In this way, the influence of the objects in the scene can improve, worsen, and correct the final results on where the robot is located. The process implies the adjustment of the probabilities of being in a place and therefore the management of uncertainties. To do that, it is necessary that the place recognition model and the object recognition system work simultaneously in real time. The uncertainty can be modeled from a set of rules based on learning to determine the probability of co-occurrence of the objects. Also, it is important to incorporate the prior information of the place and object recognition models. Finally, it is possible to apply different theorems such as Bayes to determine the final relation between objects and scenes, and the last result about where the robot is. The adjusted prediction has to be available as input for relevant tasks such as localization, navigation, scene understanding, and human-robot and robot-environment interaction. All this contributes to the main goal that is to have an autonomous and independent robot, with a wide knowledge of the environment.
The aim of this chapter was to describe different approaches for global navigation systems for mobile robots applied to indoor environments. Many researches and current developments are focused on solving specific needs for navigation. Our objective is to merge all these developments in order to classify them and establish a global frame for navigation.
Robot navigation has been tackled from different perspectives leading to a classification into three main approaches: geometric navigation, topological navigation, and semantic navigation. Although the three of them differ in their definition and methods, all of them have the focus on driving a robot autonomously and safely.

Work request A:
Can you restate the robot navigation excerpt word for word, everything from "The aim of this" down to "frame for navigation."?
Work request B:
Does the robot navigation excerpt support each statement below? Answer yes or no for each, quoting the exact words from the excerpt that decide it.
(i) The place recognition model and the object recognition system have to run simultaneously in real time.
(ii) The chapter set out to describe global navigation systems for mobile robots in outdoor environments.
(iii) Robot navigation has been classified into four main approaches.
Work request C:
How would you continue the robot navigation excerpt, picking up after its last sentence?

Saved data entries
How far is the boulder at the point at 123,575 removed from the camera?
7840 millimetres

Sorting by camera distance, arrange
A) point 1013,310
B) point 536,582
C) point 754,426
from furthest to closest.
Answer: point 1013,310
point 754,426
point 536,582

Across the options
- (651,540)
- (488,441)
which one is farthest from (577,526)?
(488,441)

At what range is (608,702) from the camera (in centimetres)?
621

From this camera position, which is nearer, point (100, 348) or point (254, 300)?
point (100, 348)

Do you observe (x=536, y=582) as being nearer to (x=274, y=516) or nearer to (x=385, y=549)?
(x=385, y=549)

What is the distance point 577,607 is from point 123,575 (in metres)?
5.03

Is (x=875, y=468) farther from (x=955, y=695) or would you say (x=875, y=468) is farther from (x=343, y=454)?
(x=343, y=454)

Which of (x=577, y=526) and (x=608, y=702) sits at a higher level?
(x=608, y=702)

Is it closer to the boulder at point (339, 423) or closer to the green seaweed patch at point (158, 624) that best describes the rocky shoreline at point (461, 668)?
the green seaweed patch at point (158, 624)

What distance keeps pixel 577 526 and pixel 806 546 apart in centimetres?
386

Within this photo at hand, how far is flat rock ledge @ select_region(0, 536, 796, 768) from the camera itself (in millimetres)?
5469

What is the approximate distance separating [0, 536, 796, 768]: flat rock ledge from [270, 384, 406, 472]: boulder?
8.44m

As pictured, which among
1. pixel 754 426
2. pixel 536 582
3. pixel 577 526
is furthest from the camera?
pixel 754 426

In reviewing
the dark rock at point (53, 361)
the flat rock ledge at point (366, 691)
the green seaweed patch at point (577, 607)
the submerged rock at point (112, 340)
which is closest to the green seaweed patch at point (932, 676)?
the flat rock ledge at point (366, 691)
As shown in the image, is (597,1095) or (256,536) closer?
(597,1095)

Exercise output A:
The aim of this chapter was to describe different approaches for global navigation systems for mobile robots applied to indoor environments. Many researches and current developments are focused on solving specific needs for navigation. Our objective is to merge all these developments in order to classify them and establish a global frame for navigation.

Exercise output B:
(i) Yes: "it is necessary that the place recognition model and the object recognition system work simultaneously in real time"
(ii) No: "global navigation systems for mobile robots applied to indoor environments"
(iii) No: "a classification into three main approaches: geometric navigation, topological navigation, and semantic navigation"

Exercise output C:
In this chapter, different trends and techniques have been presented, all of them inspired by biological models and pursuing human abilities and abstraction models. The geometric representation, closer to the sensor and actuator world, is the best one to perform local navigation and precise path-planning. Topological representation of the environment, which is based on graphs, enables large navigation tasks and uses similar models as humans do. The semantic representation, which is the closest to cognitive human models, adds concepts such as utilities or meanings of the environment elements and establishes complex relations between them. All of these representations are based on the available information of the environment. For this reason, perception plays a significant role in terms of understanding and moving through the environment.
Despite the differences between the environment representations, we consider that the integration of all of them and the proper management of the information is the key to achieve a global navigation system.